Exercise: Take the data below and write it out exactly, except for the pictures.

Data provided:
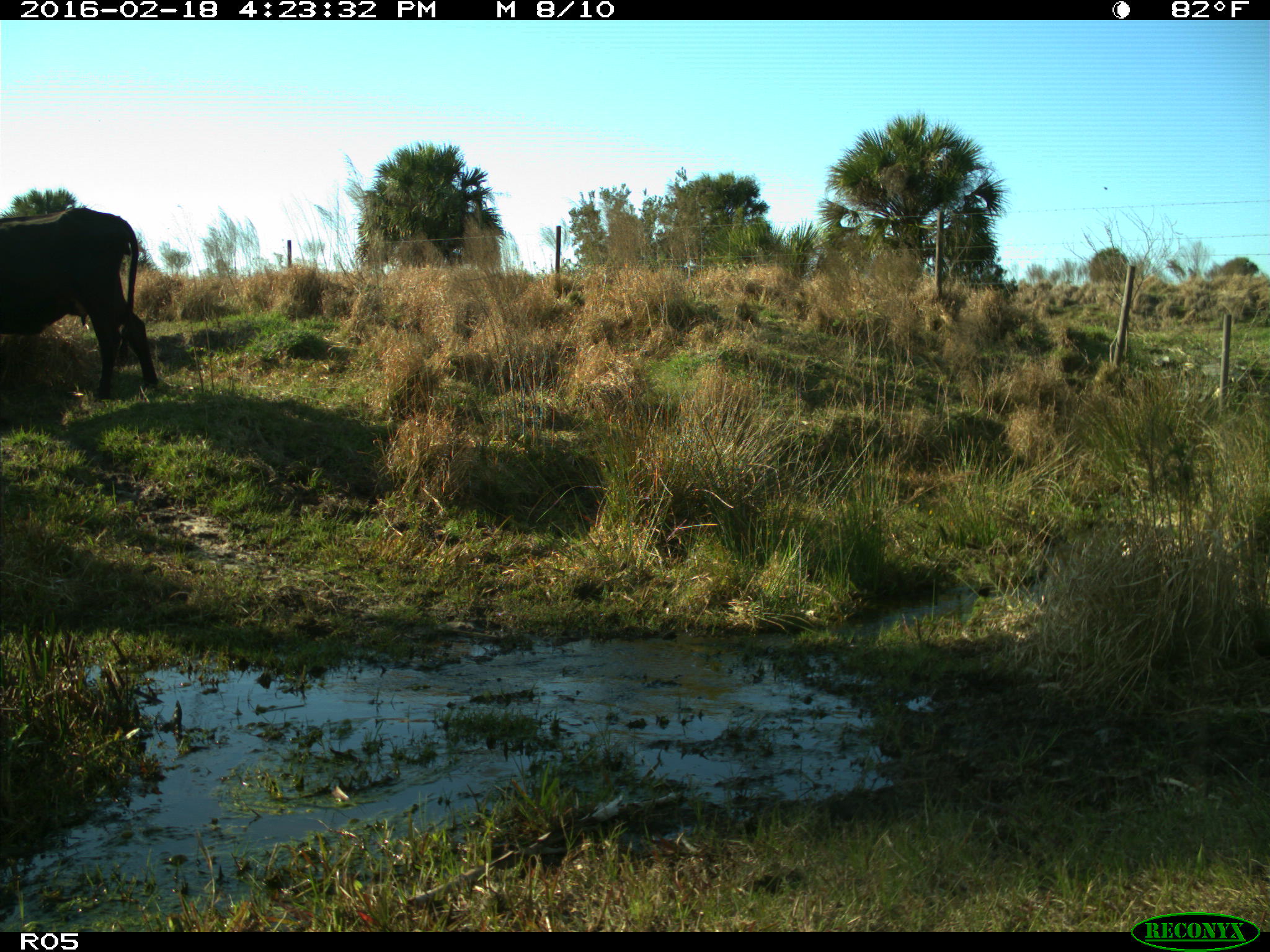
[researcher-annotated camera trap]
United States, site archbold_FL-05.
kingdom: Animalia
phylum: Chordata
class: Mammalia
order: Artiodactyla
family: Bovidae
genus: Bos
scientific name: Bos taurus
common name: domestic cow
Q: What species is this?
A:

Task result:
[researcher-annotated camera trap]
United States, site archbold_FL-05.
kingdom: Animalia
phylum: Chordata
class: Mammalia
order: Artiodactyla
family: Bovidae
genus: Bos
scientific name: Bos taurus
common name: domestic cow
Q: What species is this?
A:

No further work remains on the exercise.